Now, let’s put our travel assistant to work:

In [33]:
# Create travel assistant for a user
assistant = TravelAssistant(user_id="suresh_london_2025")

# First interaction - Initial inquiry
query1 = "Hi, my name is Suresh. I'm planning a business trip to London next month for about 5 days."
print(f"User: {query1}")
response1 = assistant.get_response(query1, memory_context=False)  # No memories yet
print(f"Assistant: {response1}\n")

# Second interaction - Specific question about fish and chips
query2 = "I need recommendations for fish and chips restaurants near London Bridge cause I love the taste!"
print(f"User: {query2}")
response2 = assistant.get_response(query2)  # Should use memory context
print(f"Assistant: {response2}\n")

# Verify what memories have been stored
assistant.verify_memories()

Travel Assistant initialized for user suresh_london_2025
User: Hi, my name is Suresh. I'm planning a business trip to London next month for about 5 days.
Assistant: Hi Suresh! That sounds exciting. For your business trip to London, here are a few tips and recommendations:

1. **Accommodation**: Consider staying in areas like the City of London or Canary Wharf if your meetings are business-oriented. These areas have excellent transport links and plenty of business-friendly hotels like The Ned or Hilton London Canary Wharf.
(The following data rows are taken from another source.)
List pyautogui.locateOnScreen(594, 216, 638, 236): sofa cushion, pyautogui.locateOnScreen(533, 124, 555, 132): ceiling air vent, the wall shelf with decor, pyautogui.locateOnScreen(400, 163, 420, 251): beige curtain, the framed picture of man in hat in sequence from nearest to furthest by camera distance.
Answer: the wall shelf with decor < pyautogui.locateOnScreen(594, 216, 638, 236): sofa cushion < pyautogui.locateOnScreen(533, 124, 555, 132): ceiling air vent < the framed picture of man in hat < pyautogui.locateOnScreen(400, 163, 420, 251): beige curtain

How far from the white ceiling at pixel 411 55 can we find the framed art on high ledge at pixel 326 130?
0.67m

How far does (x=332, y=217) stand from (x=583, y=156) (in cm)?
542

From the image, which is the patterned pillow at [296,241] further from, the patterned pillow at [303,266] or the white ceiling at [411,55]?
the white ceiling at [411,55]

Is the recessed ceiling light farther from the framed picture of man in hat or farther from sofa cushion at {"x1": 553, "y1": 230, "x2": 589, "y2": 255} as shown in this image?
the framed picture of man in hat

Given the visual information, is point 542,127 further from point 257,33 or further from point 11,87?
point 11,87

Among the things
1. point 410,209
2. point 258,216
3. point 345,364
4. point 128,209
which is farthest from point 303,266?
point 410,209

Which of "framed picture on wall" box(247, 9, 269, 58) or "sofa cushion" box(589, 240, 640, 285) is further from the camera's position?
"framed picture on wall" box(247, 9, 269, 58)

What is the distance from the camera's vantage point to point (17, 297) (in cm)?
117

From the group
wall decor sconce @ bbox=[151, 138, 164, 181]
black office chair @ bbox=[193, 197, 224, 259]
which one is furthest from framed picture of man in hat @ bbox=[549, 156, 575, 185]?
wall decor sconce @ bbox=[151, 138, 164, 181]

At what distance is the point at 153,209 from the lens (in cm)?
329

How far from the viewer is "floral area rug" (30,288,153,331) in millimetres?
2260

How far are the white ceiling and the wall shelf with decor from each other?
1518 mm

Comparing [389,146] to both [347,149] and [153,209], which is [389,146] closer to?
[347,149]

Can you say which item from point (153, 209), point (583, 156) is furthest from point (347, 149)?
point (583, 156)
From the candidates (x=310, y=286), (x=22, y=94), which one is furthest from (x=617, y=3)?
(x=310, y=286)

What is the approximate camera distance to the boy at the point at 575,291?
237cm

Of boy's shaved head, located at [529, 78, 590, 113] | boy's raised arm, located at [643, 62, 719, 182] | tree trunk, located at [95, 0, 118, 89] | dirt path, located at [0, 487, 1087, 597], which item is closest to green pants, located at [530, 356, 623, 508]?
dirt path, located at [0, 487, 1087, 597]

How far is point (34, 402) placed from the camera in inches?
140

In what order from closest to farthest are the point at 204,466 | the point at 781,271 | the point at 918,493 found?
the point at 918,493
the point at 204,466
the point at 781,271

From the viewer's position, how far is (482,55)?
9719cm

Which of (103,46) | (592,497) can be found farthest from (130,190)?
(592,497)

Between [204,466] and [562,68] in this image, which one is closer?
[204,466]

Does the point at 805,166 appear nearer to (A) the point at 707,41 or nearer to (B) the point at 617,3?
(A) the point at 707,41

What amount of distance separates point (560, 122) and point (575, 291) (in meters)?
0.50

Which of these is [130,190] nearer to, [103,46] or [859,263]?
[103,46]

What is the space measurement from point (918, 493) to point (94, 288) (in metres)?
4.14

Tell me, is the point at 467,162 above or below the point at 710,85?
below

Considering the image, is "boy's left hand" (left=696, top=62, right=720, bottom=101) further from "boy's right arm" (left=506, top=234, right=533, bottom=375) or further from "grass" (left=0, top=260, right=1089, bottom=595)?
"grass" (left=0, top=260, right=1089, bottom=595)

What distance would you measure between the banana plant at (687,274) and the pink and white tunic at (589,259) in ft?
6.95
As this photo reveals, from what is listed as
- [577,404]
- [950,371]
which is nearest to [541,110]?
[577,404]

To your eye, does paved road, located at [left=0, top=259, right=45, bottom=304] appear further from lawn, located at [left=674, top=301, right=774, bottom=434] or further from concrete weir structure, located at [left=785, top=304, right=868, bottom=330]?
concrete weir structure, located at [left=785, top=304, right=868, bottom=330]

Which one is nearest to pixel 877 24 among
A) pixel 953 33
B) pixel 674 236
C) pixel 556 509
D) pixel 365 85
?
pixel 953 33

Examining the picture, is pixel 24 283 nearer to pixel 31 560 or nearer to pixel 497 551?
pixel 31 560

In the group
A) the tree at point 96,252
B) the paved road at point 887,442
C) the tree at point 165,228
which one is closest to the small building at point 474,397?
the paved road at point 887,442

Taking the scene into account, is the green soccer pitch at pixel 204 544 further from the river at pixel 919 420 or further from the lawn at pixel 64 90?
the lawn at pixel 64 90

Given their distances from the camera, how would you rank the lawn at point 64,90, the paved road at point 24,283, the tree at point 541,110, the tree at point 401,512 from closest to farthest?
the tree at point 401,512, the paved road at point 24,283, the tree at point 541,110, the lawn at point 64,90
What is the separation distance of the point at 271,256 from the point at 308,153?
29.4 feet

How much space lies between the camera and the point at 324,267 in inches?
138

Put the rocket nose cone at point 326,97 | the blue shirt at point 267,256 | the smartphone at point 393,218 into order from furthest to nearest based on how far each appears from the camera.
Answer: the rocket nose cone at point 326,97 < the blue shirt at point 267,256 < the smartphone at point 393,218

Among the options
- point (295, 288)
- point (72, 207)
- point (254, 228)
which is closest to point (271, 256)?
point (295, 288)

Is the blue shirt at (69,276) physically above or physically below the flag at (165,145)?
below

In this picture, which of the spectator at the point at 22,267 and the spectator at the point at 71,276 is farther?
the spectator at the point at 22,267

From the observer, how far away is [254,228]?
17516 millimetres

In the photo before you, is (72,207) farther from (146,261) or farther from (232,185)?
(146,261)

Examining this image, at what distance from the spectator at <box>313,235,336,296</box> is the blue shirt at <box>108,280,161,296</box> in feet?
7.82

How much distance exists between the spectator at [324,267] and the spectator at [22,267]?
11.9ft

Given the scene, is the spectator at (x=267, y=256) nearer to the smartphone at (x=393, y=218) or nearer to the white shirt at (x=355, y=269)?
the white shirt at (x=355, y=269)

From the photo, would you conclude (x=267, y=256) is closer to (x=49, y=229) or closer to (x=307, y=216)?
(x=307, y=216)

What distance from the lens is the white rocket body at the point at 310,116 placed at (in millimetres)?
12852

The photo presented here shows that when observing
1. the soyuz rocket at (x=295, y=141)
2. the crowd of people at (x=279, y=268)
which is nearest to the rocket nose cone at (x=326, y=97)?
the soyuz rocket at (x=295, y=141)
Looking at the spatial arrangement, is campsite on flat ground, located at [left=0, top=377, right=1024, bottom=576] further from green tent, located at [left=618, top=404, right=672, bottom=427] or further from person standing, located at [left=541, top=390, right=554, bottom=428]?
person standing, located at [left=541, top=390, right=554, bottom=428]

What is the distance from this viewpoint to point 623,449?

2. **Transport**: The London Underground (Tube) is efficient for getting around, but consider a contactless payment method or an Oyster card for convenience. For short distances, walking can be pleasant, especially in central areas.

3. **Dining**: If you're looking to impress clients or colleagues, try dining at places like The Ivy or Hawksmoor for a classic British dining experience. For more casual meetings, Dishoom offers a lively atmosphere with delicious Indian

{'results': [{'id': '3bab7819-17ef-4617-858e-abf6181f7258',
   'memory': 'Planning a business trip to London next month for about 5 days',
   'hash': '031c26def9826fc727a9376b558310ec',
   'metadata': None,
   'created_at': '2025-06-04T22:23:20.001106-07:00',
   'updated_at': None,
   'user_id': 'suresh_london_2025'},
  {'id': 'ab642a64-3f4d-4c58-9352-d5b62d4b7922',
   'memory': 'Name is Suresh',
   'hash': '1afd89fe2fb284397171eaab71ec42c1',
   'metadata': None,
   'created_at': '2025-06-04T22:23:19.730070-07:00',
   'updated_at': None,
   'user_id': 'suresh_london_2025'},
  {'id': 'ac063b30-e6db-412b-9a25-9a09f0e13f56',
   'memory': 'Needs recommendations for fish and chips restaurants near London Bridge',
   'hash': '1052f62dd8cb41ece8e968ce0c604aaf',
   'metadata': None,
   'created_at': '2025-06-04T22:23:26.382988-07:00',
   'updated_at': None,
   'user_id': 'suresh_london_2025'},
  {'id': '5f1617f0-5a1b-4eb0-b78f-aca5c3f9cbbc',
   'memory': 'Loves the taste of fish and chips',
  

This demonstration shows how the assistant:

1. Stores Suresh’s name and travel plans from the first interaction
2. Remembers these details in the second interaction
3. Uses the memory context to provide a personalized response

**Searching for Specific Preferences**

You can also directly search for specific user preferences:

In [34]:
search_query = "What are Farzad's preferences for food in London?"
search_results = assistant.memory.search(search_query, user_id="suresh_london_2025")
print(f"Found {len(search_results['results'])} relevant memories:")
for i, result in enumerate(search_results['results'][:3], 1):
    print(f"{i}. {result['memory']} (Score: {result['score']:.4f})")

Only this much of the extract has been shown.